Altıncı makale olan ‘Sanat, İslam ve Kamusal Kültür: Viyana’da Türk Lokumu’ yazısında, İslamla karşılaşmanın bir sonucu olarak Avrupa’da yeni bir kamusal kültür oluştuğu vurgulanmaktadır. Kamusal alanın sınırlarının net olarak çizilemediği Avrupa’da, kamusal alan yerleşik değil dinamik ve diyalektik bir süreçtir. İslam ve Avrupa yüzyüze geldikçe birbirlerinden bir şeyler almakta, yeni kültürel örüntüler (takımyıldızları) oluşmaktadır.
‘Avrupa’nın İslam ile İmtihanı: Hangi Gelecek?’ başlıklı son makalede ise, Türkiye’nin Avrupa Birliği sürecini konu almaktadır.

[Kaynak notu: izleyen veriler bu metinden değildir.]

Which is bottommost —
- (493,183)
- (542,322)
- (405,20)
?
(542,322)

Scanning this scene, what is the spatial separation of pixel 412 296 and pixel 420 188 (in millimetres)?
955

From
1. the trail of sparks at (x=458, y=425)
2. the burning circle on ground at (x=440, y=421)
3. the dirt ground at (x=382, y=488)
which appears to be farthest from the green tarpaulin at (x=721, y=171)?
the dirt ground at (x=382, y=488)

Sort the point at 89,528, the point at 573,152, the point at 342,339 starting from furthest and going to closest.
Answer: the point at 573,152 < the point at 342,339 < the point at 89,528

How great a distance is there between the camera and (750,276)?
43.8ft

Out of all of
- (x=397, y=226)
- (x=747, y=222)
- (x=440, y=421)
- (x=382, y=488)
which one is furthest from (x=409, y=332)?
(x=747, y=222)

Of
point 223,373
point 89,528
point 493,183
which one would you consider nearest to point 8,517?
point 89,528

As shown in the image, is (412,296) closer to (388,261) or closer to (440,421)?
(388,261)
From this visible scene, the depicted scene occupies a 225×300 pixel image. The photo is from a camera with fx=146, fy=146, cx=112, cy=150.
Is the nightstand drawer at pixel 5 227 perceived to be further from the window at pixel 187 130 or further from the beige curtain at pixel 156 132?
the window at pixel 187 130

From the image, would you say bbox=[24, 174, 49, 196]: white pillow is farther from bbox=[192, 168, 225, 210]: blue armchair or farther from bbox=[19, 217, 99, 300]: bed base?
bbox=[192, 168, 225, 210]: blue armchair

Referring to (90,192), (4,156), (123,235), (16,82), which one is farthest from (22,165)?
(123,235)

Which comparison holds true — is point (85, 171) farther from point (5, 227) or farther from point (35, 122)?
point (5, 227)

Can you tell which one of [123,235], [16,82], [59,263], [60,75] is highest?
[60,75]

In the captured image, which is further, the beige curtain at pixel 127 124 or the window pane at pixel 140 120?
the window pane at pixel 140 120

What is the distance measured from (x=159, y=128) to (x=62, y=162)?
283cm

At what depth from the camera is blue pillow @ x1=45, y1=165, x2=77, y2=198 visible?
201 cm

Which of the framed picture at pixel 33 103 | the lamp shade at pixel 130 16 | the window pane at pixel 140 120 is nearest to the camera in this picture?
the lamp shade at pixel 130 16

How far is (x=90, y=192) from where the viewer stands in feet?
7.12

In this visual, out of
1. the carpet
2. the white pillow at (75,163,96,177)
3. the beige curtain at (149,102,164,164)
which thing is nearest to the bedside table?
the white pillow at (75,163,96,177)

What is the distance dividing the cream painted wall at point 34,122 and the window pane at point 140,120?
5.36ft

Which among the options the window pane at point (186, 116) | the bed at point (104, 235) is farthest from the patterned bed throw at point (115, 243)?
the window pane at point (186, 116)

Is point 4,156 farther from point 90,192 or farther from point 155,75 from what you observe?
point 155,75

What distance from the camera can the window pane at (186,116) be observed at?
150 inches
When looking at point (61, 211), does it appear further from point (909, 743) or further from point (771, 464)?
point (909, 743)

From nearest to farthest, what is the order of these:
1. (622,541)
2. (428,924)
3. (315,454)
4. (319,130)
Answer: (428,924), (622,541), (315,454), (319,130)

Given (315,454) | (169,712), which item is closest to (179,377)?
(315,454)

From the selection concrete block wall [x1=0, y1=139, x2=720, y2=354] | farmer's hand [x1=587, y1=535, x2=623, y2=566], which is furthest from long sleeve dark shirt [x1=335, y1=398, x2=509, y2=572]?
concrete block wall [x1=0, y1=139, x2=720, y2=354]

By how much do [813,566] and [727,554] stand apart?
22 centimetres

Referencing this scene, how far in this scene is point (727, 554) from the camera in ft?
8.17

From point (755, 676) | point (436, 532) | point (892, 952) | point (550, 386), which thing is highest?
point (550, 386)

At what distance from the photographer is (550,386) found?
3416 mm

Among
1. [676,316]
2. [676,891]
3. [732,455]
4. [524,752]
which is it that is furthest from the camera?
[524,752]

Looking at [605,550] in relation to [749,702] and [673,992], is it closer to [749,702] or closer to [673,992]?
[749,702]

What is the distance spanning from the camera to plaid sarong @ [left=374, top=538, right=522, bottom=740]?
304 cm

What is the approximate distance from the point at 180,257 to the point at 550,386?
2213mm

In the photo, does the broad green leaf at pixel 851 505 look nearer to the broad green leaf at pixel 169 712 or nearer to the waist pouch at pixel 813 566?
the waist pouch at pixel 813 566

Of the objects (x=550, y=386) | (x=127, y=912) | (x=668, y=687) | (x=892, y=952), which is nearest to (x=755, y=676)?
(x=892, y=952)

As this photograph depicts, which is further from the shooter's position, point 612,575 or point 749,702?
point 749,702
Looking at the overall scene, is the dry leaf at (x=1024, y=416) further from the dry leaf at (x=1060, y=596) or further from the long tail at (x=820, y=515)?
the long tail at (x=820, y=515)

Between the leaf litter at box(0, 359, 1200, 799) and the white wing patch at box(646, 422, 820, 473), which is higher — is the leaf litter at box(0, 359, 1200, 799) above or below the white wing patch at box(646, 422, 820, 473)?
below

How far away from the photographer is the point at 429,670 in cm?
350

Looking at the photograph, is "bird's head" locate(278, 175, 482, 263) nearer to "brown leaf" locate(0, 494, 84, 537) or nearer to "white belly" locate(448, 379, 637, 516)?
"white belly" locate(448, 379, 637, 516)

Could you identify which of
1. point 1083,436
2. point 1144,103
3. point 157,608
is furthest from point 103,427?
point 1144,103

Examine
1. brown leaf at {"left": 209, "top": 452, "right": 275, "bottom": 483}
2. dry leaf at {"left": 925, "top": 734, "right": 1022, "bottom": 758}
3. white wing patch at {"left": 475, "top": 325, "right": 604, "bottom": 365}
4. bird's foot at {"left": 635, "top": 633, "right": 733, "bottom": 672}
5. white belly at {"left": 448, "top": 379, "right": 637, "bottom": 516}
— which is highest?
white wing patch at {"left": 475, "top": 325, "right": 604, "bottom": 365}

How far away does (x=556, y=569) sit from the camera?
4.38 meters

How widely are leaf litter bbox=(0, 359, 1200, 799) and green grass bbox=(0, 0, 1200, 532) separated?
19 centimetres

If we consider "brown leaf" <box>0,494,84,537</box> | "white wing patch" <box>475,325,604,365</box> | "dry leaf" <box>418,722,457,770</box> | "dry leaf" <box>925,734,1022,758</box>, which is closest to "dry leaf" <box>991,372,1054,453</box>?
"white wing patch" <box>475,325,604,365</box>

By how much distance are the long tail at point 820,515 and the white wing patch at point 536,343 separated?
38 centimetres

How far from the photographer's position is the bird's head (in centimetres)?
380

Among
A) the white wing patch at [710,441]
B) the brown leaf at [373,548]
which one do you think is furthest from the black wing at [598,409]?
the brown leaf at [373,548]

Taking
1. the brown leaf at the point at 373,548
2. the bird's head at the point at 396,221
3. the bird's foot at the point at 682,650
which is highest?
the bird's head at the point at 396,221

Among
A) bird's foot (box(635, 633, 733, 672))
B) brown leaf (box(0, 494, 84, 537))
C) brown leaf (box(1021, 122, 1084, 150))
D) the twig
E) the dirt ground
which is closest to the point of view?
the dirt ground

Türkiye’nin Avrupa tipi bir demokrasi anlayışına yöneldiğini, bunun da dört somut olayla tescil edildiğini ifade etmektedir. Bunlar, AKP’nin iktidara gelmesiyle sağlanan dönüşüm, idamın kaldırılması, 2003’te ABD’nin Türkiye üzerinden Irak’a yapılacak müdahale tezkeresinin meclisten geçmemesi ve Ermeni sorununa yönelik atılan adımlardır.